The participants were not informed of the present study’s aim (i.e., to evaluate ChatGPT-developed 
reading passages and testing items) but were told only that they had been asked to evaluate items on the 
CSAT’s English test (reading section). Two participants (one in each group) had not completed the survey 
and were therefore removed from the analysis. 
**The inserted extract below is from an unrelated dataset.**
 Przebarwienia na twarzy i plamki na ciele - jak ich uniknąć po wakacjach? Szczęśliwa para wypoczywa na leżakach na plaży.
Description of the Technology regarding Text and Item Generation 
In this study, we used ChatGPT to generate items based on those of the CSAT English test in South 
Korea. Based on Shin’s (2023) suggestion that using model items is more effective than relying solely on 
prompts to create test components, we selected five reading questions from the English section of the 
2019 CSAT (Korea Institute for Curriculum and Evaluation, 2019) as model items. These five items were 
comprised of different question types, including (1) identifying changes in a character’s mood, (2) 
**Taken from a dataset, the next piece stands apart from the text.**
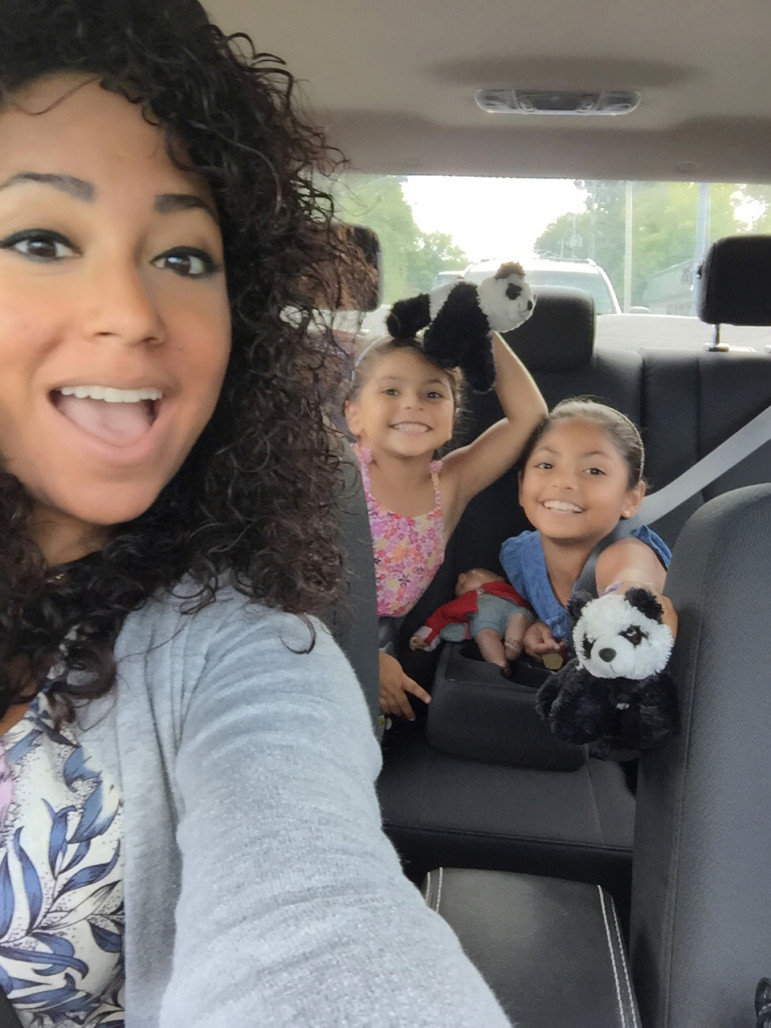 Giselle Rivera-Flores and her daughters, Evian, left, and Brooklyn are on the go ... as usual.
pinpointing details in a passage, (3) inferring an appropriate phrase from blanks, (4) inserting a paragraph 
according to the text’s flow, and (5) filling in appropriate words in the blanks provided in a given 
passage’s summary. After selecting the five items of different question types from the CSAT, we then 
used ChatGPT to generate a comparison set of five reading passages and testing items. For example, as 
shown in Figure 1, the reading passage and testing item related to the question type ‘identifying changes 
in the character’s mood’ from the CSAT were typed into ChatGPT along with the following prompt: 
Draft a new passage with a different topic with a similar multiple-choice question, as follows. 
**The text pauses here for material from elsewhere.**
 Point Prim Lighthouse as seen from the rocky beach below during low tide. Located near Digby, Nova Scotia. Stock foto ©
A similar procedure was followed for the other kinds of question, although some modifications were 
made to the prompts for each type. That is, if the produced testing item differed from its CSAT 
counterpart in terms of the target question type’s structure (or format), the prompts were slightly revised. 
For instance, in the case of the ‘pinpointing details in a passage’ question type, the following prompt was 
entered: Draft a new passage with a different topic and a multiple-choice question to confirm the 
agreement with the details in the passage. Such procedures were continued until ChatGPT created the 
reading passage and testing item that were structurally equivalent to those sampled from the CSAT (see 
the Appendix for the sample reading passages and testing items included in the instrument of the present 
study). 
For each question type, we paired a human-generated item (i.e., the CSAT one) with a ChatGPT-
generated item and asked participants to rate the characteristics and quality of the testing item of the same 
type generated by both methods. The testing components were presented in a randomized order of the two 
methods to prevent participants from depositing their sources. The survey was administered as a blind 
test. 
 
Dongkwang Shin and Jang Ho Lee 31 
    
     
 
Figure 1 
Prompt Entered into ChatGPT to Create the Item Type of ‘Identifying Changes in a Character’s Mood’ 
 
Instrument 
Four Likert-scale questionnaire items and one open-ended response item were given for each reading 
passage and testing item. Four questionnaire components were developed to measure participants’ 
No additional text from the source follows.